Unit Price Calculator

Compare supermarket prices per unit to find the best deal. Add up to 6 products with different sizes and units — instantly see price per 100g, per litre, and which is best value.

Compare unit prices across products

Enter product name, price, quantity and unit to find the best value.

Products

Why Pack Size Beats Sticker Price

Supermarket pricing is designed to obscure value. A 250g jar of coffee at £4.50 looks pricier than a 100g jar at £2.50, but the price per gram is 1.8p vs 2.5p - the bigger jar is 28% cheaper per cup. The Unit Price Calculator compares up to six products at once and ranks them by price per unit, factoring in unit conversions automatically (1 kg becomes 1,000g, 1 litre becomes 1,000ml).

Per-unit thinking exposes the so-called "family pack premium" lie that has crept into UK supermarkets since 2022. Roughly one in four "big" packs is now actually more expensive per gram than the standard size. Ariel washing pods, Heinz beans, branded breakfast cereals: a 2025 Which? survey found over 30% of multi-buys cost more per unit than the smaller version of the same product.

Where Unit Pricing Matters Most

The biggest savings come on items you buy regularly: cleaning products, pasta, rice, tinned tomatoes, cooking oil, washing detergent. A household saving 15p per kilo on rice eaten weekly saves about £8 a year, which sounds trivial until you stack it across thirty staples - that is £240 over a year of grocery shopping with zero quality compromise.

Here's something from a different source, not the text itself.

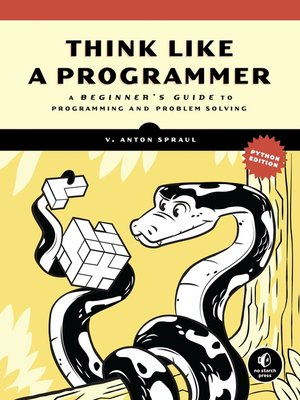 cover image of Think Like a Programmer, Python Edition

The tool also catches "unit price labelling errors". Supermarkets are legally required to display unit prices under the Price Marking Order 2004, but these tags frequently use inconsistent units (price per 100g on one product, price per kg on the neighbouring rival). Punching both into the calculator with the same unit settles it cleanly. For VAT-inclusive comparisons see the [VAT Calculator](/vat-calculator) and for percentage discount stacking try the [Discount Calculator](/discount-calculator).

Frequently Asked Questions

Is the bigger pack always cheaper?

No. About 30% of "value" or "family" packs in major UK supermarkets are now more expensive per gram than the standard size. Always check the unit price tag on the shelf edge. The reasons vary: brand strategy, supplier contracts, or simple price markup on the larger format because consumers assume it's better value.

How do I compare items sold by count vs by weight?

The tool supports an "each" or "pack" unit for items priced per item rather than weight (eggs, toilet rolls, dishwasher tablets). For a true value comparison in those categories, look at the secondary unit too: price per egg, price per sheet of toilet paper, price per wash. Some supermarkets show this on the shelf tag.

Do supermarkets have to show unit prices?

Yes. The Price Marking Order 2004 requires unit prices on most pre-packaged food, drink and household goods sold in the UK. Common units include per 100g, per kg, per 100ml and per litre. Compliance is patchy on small or own-brand items and on multi-buy promotions where the unit price often reflects the multi-buy total rather than the per-unit cost.

Why does the calculator show price to four decimal places?

Per-unit prices on cheap items can be tiny - a kilo of rice at £1.20 works out at 0.0012p per gram. Two decimal places would round most of those values to 0.00, removing the visible difference between products. Four decimal places preserves the comparison even on items priced fractions of a penny per gram or millilitre.